The Czech Republic and US have completed negotiations on a second anti-missile defence agreement, aimed at helping Czech companies cooperate in military research and development projects, a Czech minister announced on Wednesday.

"Negotiations on that agreement and the text of the agreement were completed today," deputy foreign minister Tomas Pojar said in an interview on Czech commercial radio, Impuls.

The final text of the framework agreement still needs to be carefully examined by both sides, the minister said adding that this could take several weeks or a matter of months for the US.

"We can expect this agreement to be signed in the autumn," Pojar added.

The announcement comes a day after US Secretary of State Condoleezza Rice and Czech foreign minister Karel Schwarzenberg signed the main agreement for the US base to be sited in the former Soviet bloc country, sparking hostility from Russia which says the project threatens its security.

Czech Prime Minister Mirek Topolanek has set great store by the advantages that could stem for local firms and universities of helping ground-breaking US defence research.

He previously described the demand for Czech firms and institutions to be offered this opportunity as the country's sole condition for hosting the controversial US anti-missile tracking radar.
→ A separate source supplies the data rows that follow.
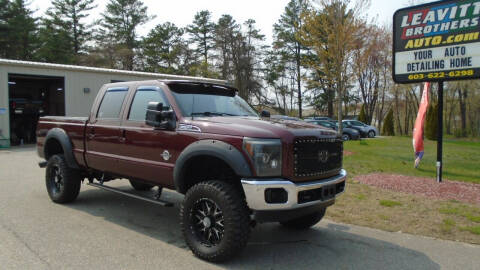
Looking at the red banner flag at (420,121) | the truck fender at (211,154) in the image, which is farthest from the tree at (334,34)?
the truck fender at (211,154)

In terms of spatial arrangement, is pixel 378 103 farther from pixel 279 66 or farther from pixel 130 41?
pixel 130 41

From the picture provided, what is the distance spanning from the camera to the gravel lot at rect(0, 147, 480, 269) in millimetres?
4082

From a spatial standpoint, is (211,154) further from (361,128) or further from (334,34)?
(361,128)

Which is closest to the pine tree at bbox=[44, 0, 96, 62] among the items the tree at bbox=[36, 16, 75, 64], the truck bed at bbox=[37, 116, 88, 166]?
the tree at bbox=[36, 16, 75, 64]

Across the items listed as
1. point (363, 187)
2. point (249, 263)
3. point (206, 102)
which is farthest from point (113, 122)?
point (363, 187)

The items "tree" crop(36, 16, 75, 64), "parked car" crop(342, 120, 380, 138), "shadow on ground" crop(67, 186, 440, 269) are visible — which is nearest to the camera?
"shadow on ground" crop(67, 186, 440, 269)

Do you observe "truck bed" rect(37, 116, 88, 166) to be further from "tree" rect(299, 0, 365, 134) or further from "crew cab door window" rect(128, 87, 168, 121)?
"tree" rect(299, 0, 365, 134)

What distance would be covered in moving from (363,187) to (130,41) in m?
45.0

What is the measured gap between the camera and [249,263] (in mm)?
4102

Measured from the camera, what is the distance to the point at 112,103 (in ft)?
19.2

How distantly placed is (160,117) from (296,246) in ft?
7.77

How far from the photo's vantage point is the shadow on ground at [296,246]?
4129 millimetres

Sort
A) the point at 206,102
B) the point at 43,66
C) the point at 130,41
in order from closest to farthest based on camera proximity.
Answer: the point at 206,102 → the point at 43,66 → the point at 130,41

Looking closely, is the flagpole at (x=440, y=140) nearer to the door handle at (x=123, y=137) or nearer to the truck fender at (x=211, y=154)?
the truck fender at (x=211, y=154)
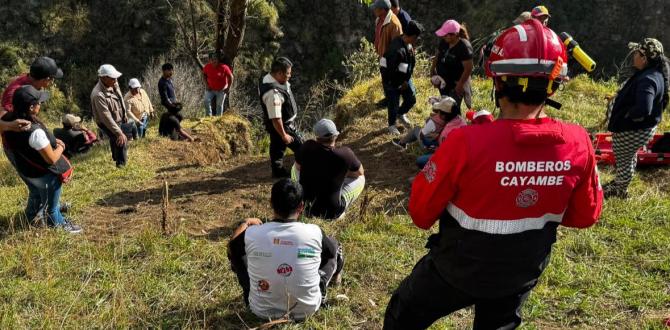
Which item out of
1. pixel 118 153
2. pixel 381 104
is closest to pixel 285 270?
pixel 118 153

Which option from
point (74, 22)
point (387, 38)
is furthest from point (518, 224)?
point (74, 22)

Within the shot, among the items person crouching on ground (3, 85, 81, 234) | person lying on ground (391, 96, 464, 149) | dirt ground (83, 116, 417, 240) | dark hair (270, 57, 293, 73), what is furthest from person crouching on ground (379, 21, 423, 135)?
person crouching on ground (3, 85, 81, 234)

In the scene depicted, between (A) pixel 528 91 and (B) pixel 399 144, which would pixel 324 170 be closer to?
(B) pixel 399 144

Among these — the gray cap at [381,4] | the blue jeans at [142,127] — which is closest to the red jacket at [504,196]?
the gray cap at [381,4]

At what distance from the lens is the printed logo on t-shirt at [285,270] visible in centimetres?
311

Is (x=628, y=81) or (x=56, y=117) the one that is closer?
(x=628, y=81)

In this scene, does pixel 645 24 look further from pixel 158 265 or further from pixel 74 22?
pixel 158 265

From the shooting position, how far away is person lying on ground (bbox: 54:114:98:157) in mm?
8375

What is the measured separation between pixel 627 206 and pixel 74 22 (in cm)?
2390

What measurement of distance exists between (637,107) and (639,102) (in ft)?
0.16

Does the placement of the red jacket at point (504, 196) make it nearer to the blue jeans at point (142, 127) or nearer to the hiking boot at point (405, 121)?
the hiking boot at point (405, 121)

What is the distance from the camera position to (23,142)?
4559 mm

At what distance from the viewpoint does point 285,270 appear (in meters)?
3.12

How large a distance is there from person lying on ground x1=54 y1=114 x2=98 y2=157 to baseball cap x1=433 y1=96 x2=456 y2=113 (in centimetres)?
579
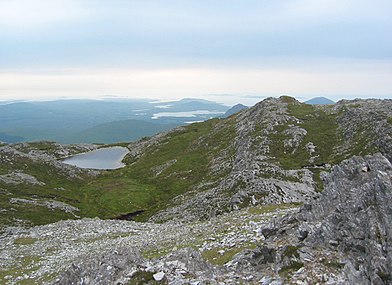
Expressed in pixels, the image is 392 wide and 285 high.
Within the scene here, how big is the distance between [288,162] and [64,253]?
55432 mm

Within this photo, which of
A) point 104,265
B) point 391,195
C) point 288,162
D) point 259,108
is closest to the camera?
point 391,195

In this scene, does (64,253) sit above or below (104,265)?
below

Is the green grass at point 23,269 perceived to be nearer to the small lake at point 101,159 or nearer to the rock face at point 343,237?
the rock face at point 343,237

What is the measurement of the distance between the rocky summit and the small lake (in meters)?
9.81

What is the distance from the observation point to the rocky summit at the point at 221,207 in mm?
20297

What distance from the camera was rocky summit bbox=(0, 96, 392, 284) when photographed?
2030 cm

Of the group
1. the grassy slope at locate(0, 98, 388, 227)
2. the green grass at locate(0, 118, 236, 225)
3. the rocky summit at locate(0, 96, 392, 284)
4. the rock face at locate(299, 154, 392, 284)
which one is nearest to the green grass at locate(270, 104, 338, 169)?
the grassy slope at locate(0, 98, 388, 227)

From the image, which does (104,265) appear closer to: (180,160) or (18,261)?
(18,261)

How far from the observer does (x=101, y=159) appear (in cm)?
16812

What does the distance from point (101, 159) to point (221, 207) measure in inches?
4534

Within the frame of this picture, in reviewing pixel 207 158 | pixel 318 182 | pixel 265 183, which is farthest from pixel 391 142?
pixel 207 158

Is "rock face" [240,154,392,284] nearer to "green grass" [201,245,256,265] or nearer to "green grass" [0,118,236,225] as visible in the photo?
"green grass" [201,245,256,265]

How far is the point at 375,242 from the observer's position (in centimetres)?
1933

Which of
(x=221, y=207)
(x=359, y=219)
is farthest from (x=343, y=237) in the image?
(x=221, y=207)
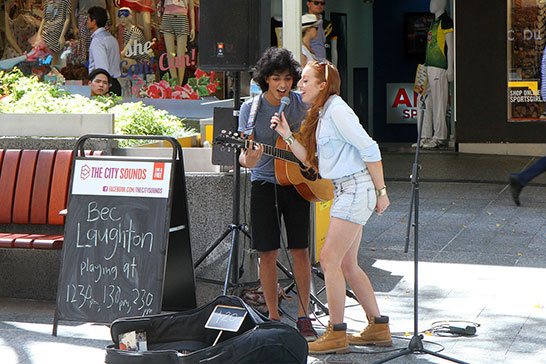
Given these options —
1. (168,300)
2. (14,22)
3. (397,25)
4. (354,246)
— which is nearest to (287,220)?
(354,246)

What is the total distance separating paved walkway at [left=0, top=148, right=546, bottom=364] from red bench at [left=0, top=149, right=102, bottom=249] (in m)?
0.62

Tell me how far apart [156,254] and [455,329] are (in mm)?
1994

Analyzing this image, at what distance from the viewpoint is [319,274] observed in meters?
6.73

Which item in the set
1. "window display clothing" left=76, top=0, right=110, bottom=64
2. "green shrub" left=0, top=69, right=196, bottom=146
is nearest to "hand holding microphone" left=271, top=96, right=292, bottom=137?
"green shrub" left=0, top=69, right=196, bottom=146

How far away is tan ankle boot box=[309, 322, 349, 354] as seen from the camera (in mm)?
5590

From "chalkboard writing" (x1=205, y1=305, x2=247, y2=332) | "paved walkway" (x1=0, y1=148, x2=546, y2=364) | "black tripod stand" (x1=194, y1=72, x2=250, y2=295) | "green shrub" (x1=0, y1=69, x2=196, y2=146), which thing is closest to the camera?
"chalkboard writing" (x1=205, y1=305, x2=247, y2=332)

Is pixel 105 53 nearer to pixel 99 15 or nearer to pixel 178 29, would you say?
pixel 99 15

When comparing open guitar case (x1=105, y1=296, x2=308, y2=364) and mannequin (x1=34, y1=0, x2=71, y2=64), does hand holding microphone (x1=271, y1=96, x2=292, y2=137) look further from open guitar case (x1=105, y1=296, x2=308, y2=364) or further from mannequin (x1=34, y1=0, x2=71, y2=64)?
mannequin (x1=34, y1=0, x2=71, y2=64)

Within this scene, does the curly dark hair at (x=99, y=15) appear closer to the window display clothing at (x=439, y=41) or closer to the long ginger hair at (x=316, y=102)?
the window display clothing at (x=439, y=41)

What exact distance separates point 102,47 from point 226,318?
8.33 m

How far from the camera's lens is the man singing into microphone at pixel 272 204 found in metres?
5.98

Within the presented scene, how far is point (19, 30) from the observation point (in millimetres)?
13516

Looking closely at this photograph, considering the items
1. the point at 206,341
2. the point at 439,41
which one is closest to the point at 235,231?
the point at 206,341

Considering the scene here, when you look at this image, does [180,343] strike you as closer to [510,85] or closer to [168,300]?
[168,300]
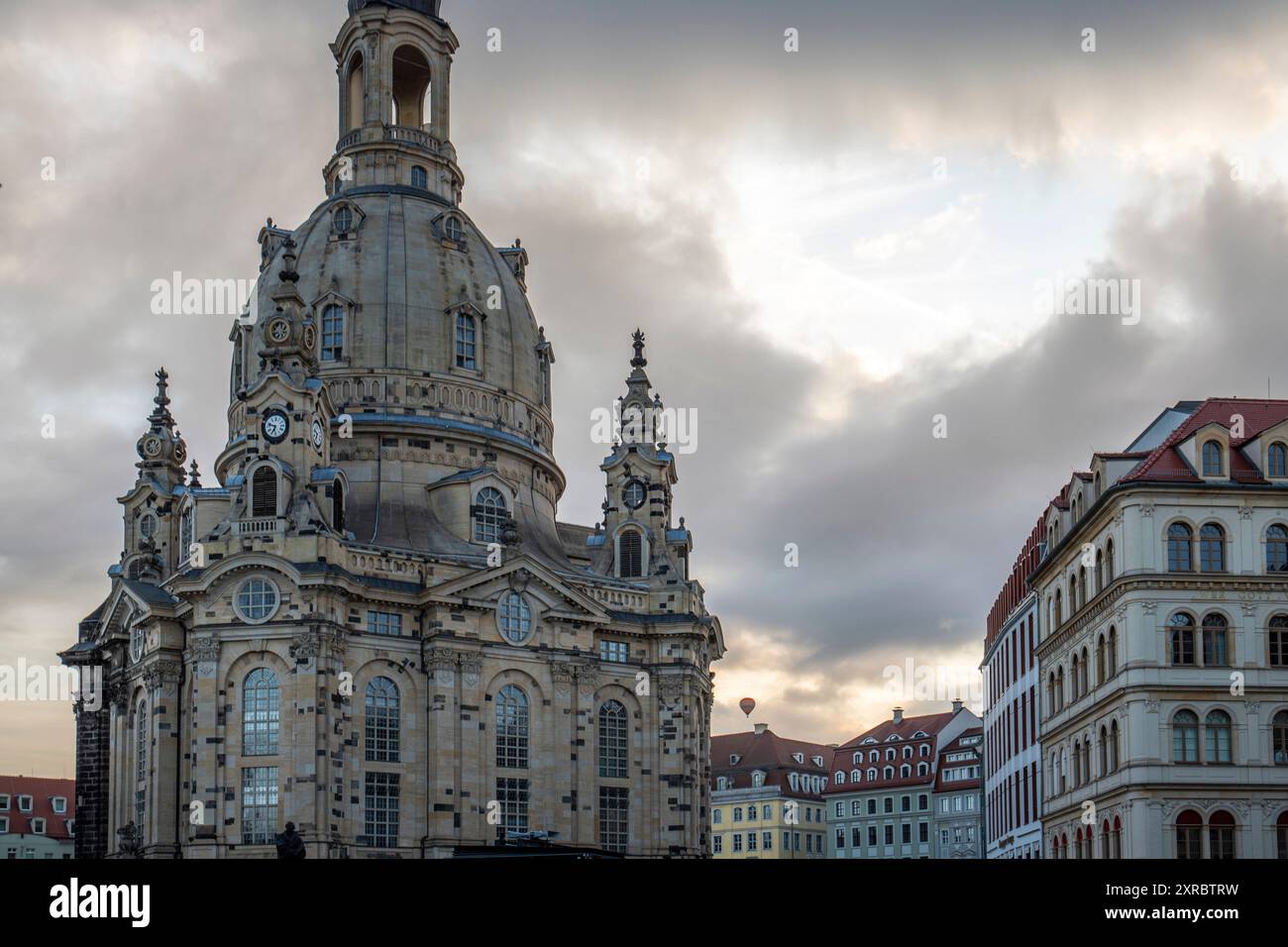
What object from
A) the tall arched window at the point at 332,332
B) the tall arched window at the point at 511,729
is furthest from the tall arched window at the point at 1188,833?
the tall arched window at the point at 332,332

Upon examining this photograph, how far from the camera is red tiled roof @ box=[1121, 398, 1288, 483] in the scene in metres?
66.2

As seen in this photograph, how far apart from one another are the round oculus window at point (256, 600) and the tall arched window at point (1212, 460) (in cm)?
4227

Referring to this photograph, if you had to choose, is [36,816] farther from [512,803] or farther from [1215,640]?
[1215,640]

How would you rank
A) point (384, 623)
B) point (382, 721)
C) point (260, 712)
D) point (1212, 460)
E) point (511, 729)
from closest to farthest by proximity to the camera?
1. point (1212, 460)
2. point (260, 712)
3. point (382, 721)
4. point (384, 623)
5. point (511, 729)

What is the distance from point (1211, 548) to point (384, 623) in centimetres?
4019

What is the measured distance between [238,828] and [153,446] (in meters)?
33.2

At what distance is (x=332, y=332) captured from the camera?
97.3 meters

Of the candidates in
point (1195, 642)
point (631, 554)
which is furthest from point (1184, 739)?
point (631, 554)

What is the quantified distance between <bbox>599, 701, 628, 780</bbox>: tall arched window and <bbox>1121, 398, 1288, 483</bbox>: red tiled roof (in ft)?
115

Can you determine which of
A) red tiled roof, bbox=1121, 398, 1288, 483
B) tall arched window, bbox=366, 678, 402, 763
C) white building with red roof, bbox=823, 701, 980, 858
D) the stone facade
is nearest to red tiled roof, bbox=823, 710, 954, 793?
Result: white building with red roof, bbox=823, 701, 980, 858

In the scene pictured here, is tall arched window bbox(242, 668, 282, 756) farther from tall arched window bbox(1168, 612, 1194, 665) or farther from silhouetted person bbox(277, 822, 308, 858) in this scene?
tall arched window bbox(1168, 612, 1194, 665)

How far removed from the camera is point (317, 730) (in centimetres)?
8200

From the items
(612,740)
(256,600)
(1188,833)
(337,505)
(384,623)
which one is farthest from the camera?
(612,740)
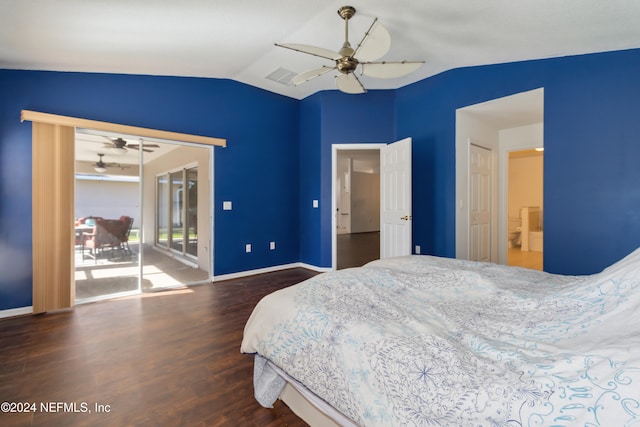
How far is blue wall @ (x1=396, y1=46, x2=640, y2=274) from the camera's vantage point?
9.20 feet

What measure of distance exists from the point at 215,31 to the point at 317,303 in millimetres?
2791

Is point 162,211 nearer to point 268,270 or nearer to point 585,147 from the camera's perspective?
point 268,270

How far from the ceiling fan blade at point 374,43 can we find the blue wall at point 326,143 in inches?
80.8

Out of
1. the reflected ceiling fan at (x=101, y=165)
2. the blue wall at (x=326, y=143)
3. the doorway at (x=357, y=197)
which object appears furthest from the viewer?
the doorway at (x=357, y=197)

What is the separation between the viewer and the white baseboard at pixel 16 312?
2.96 metres

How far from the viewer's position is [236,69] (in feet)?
13.0

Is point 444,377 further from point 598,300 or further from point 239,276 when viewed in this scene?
point 239,276

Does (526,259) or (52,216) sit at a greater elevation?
(52,216)

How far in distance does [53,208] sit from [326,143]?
11.5 feet

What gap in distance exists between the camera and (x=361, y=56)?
2.44 m

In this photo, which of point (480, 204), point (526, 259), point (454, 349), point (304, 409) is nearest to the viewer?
point (454, 349)

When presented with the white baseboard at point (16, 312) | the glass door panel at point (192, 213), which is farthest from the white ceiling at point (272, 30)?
the white baseboard at point (16, 312)

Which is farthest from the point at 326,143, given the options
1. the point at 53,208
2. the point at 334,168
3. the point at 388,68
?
the point at 53,208

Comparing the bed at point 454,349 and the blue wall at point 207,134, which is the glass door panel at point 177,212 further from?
the bed at point 454,349
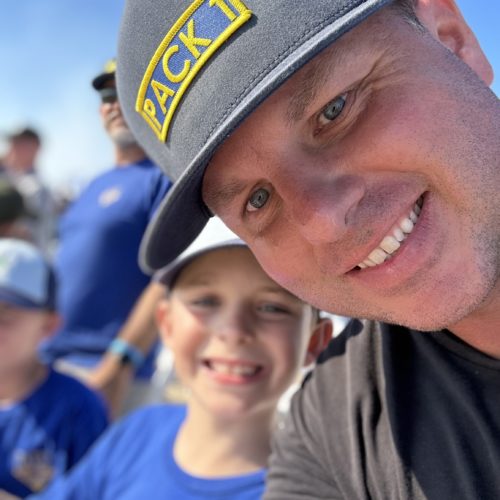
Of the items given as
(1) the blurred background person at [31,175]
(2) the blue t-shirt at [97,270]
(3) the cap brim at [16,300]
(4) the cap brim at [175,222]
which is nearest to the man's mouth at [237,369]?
(4) the cap brim at [175,222]

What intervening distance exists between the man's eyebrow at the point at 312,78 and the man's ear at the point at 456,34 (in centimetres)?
22

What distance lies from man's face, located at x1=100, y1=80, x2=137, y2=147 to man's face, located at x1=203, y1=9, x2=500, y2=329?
20.4 inches

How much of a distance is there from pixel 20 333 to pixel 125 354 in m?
0.42

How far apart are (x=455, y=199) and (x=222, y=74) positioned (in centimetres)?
40

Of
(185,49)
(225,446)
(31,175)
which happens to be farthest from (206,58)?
(31,175)

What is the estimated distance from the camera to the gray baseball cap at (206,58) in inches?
37.8

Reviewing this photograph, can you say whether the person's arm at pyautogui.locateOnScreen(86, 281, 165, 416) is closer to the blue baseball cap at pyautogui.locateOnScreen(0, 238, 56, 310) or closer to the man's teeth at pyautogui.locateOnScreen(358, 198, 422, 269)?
the blue baseball cap at pyautogui.locateOnScreen(0, 238, 56, 310)

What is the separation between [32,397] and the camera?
2.56 meters

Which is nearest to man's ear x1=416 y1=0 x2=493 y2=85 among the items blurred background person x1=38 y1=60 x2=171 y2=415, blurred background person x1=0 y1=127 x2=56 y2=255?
blurred background person x1=38 y1=60 x2=171 y2=415

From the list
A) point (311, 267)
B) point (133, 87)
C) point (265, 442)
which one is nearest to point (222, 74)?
point (133, 87)

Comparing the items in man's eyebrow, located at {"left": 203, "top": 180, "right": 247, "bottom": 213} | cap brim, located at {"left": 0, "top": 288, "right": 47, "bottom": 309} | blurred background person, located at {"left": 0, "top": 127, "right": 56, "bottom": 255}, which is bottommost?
man's eyebrow, located at {"left": 203, "top": 180, "right": 247, "bottom": 213}

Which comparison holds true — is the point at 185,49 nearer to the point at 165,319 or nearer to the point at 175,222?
the point at 175,222

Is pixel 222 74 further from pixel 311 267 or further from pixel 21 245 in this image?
pixel 21 245

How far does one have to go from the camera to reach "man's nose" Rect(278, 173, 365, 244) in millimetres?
1060
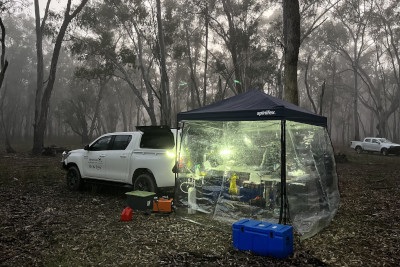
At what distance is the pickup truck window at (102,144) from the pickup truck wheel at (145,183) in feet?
5.23

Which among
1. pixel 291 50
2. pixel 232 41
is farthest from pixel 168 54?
pixel 291 50

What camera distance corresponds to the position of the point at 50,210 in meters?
7.20

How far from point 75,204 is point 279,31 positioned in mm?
23370

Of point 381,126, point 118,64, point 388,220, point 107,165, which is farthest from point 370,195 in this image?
point 381,126

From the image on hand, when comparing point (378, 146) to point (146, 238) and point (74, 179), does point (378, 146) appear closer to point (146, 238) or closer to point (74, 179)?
point (74, 179)

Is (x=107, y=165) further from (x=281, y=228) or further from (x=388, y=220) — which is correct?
(x=388, y=220)

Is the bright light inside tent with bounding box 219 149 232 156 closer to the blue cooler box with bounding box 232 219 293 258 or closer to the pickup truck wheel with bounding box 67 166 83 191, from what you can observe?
the blue cooler box with bounding box 232 219 293 258

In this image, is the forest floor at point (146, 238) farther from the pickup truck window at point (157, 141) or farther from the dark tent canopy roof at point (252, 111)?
the dark tent canopy roof at point (252, 111)

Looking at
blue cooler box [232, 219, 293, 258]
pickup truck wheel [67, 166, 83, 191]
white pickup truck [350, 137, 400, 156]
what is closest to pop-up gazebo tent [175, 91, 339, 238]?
blue cooler box [232, 219, 293, 258]

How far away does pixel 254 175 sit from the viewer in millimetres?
6812

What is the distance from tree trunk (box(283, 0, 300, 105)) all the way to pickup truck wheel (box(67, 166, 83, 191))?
Answer: 6.85 m

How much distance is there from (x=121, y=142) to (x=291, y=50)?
21.4ft

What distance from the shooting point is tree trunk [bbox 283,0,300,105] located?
10.6 m

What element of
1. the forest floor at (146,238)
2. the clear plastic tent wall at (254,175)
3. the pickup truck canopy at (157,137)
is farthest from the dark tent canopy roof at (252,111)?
the forest floor at (146,238)
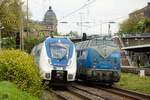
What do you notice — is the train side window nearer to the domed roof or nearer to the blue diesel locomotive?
the blue diesel locomotive

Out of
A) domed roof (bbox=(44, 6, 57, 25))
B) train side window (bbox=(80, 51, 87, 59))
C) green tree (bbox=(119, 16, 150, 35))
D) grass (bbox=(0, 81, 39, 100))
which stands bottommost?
grass (bbox=(0, 81, 39, 100))

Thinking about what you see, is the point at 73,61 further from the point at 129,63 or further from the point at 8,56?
the point at 129,63

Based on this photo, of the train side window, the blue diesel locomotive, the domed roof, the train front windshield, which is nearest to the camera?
the train front windshield

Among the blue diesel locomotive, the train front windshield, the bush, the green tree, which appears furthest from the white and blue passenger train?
the green tree

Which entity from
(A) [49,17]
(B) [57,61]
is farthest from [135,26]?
(B) [57,61]

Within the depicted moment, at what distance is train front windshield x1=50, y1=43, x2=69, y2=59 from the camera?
29828mm

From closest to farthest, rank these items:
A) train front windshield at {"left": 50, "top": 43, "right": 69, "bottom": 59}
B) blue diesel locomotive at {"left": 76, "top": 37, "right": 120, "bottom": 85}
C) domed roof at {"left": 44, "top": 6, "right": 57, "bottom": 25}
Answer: train front windshield at {"left": 50, "top": 43, "right": 69, "bottom": 59}, blue diesel locomotive at {"left": 76, "top": 37, "right": 120, "bottom": 85}, domed roof at {"left": 44, "top": 6, "right": 57, "bottom": 25}

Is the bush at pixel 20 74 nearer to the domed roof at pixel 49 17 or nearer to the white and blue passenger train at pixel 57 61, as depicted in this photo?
the white and blue passenger train at pixel 57 61

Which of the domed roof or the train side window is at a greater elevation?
the domed roof

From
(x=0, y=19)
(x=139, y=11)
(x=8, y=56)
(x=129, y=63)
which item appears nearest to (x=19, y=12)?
(x=0, y=19)

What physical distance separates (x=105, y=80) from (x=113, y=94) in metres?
5.14

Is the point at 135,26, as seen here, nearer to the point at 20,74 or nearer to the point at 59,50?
the point at 59,50

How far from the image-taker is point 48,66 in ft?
96.3

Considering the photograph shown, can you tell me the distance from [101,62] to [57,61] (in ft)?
12.9
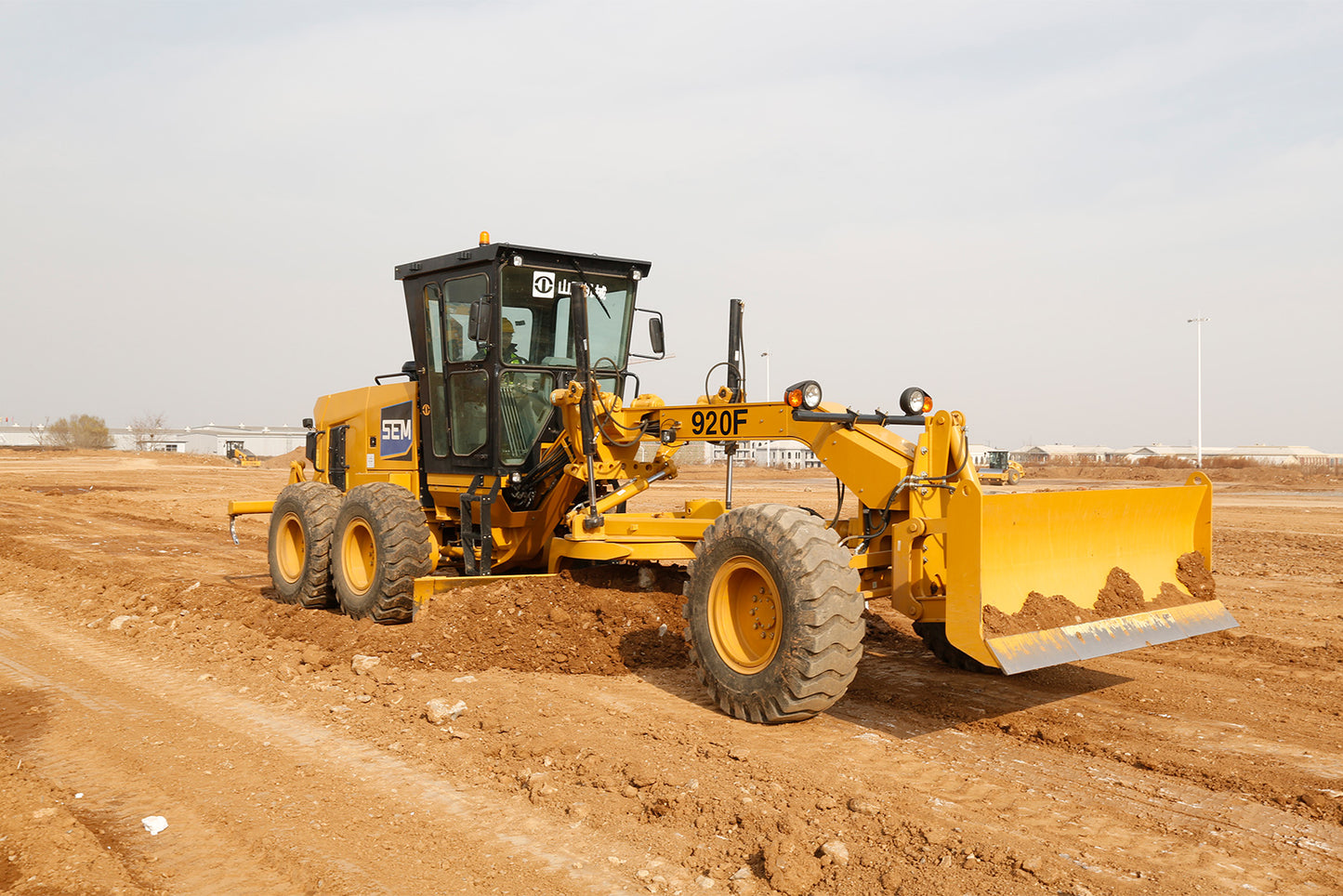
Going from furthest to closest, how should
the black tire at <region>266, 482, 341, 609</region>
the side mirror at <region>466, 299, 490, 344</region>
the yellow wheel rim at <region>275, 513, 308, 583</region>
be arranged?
the yellow wheel rim at <region>275, 513, 308, 583</region>
the black tire at <region>266, 482, 341, 609</region>
the side mirror at <region>466, 299, 490, 344</region>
A third bilateral anti-missile agreement, on the terms and conditions for US personnel at the base, is still stalled. "We are awaiting for a US counter proposal," Pojar, the main foreign ministry negotiator over the radar base, said during the radio interview.

The raft of radar agreements must be approved in the Czech parliament, where Topolanek's fragile centre-right coalition looks uncertain of winning the required number of votes.